#### TASK PROMPT
Repeat the data word for word. Do not include the pictures.

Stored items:
__________________________________________________

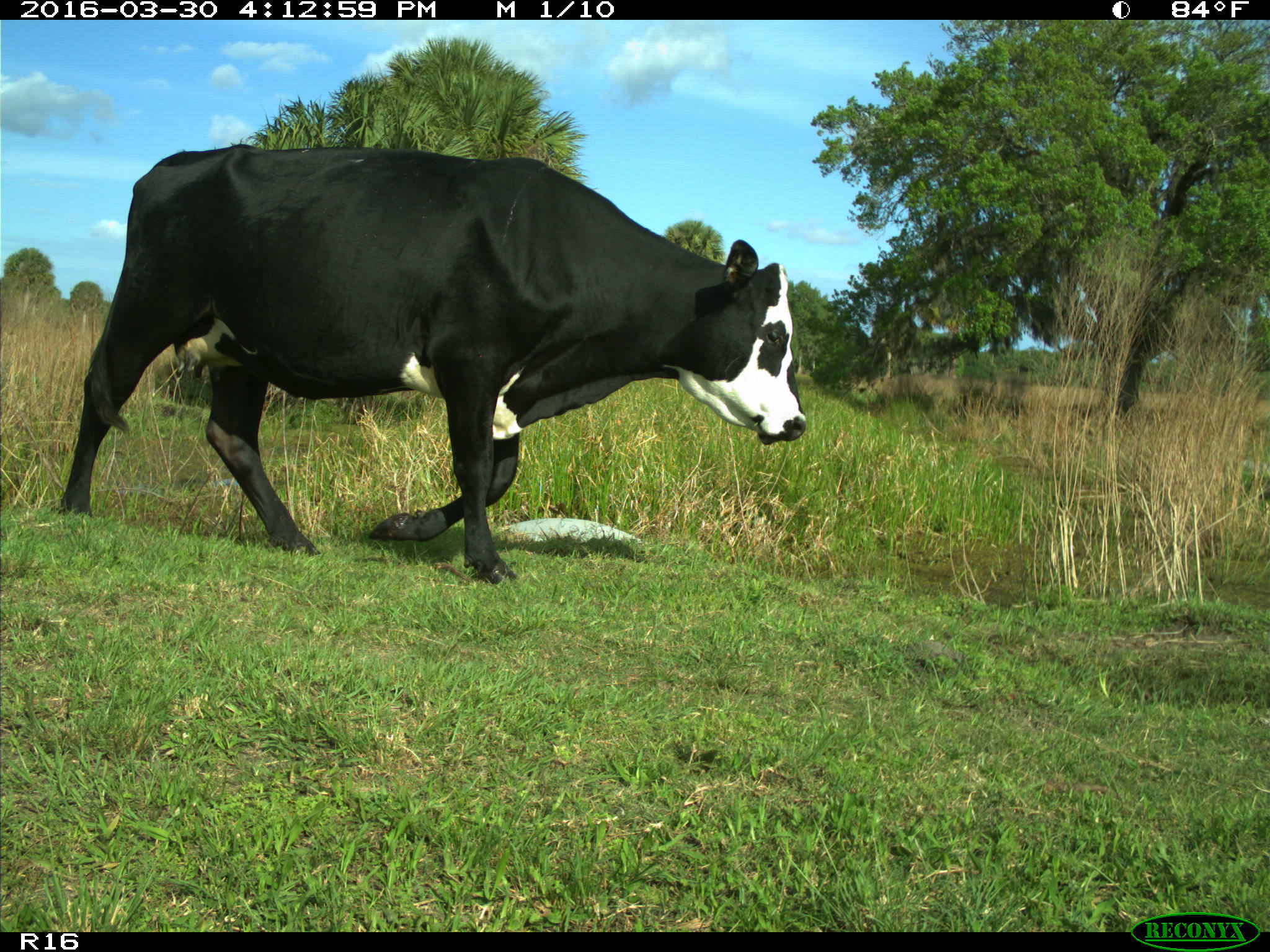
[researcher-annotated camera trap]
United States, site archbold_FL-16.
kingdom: Animalia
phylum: Chordata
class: Mammalia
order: Artiodactyla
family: Bovidae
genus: Bos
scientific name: Bos taurus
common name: domestic cow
Bos taurus (domestic cow).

__________________________________________________

#### EXERCISE OUTPUT
[researcher-annotated camera trap]
United States, site archbold_FL-16.
kingdom: Animalia
phylum: Chordata
class: Mammalia
order: Artiodactyla
family: Bovidae
genus: Bos
scientific name: Bos taurus
common name: domestic cow
Bos taurus (domestic cow).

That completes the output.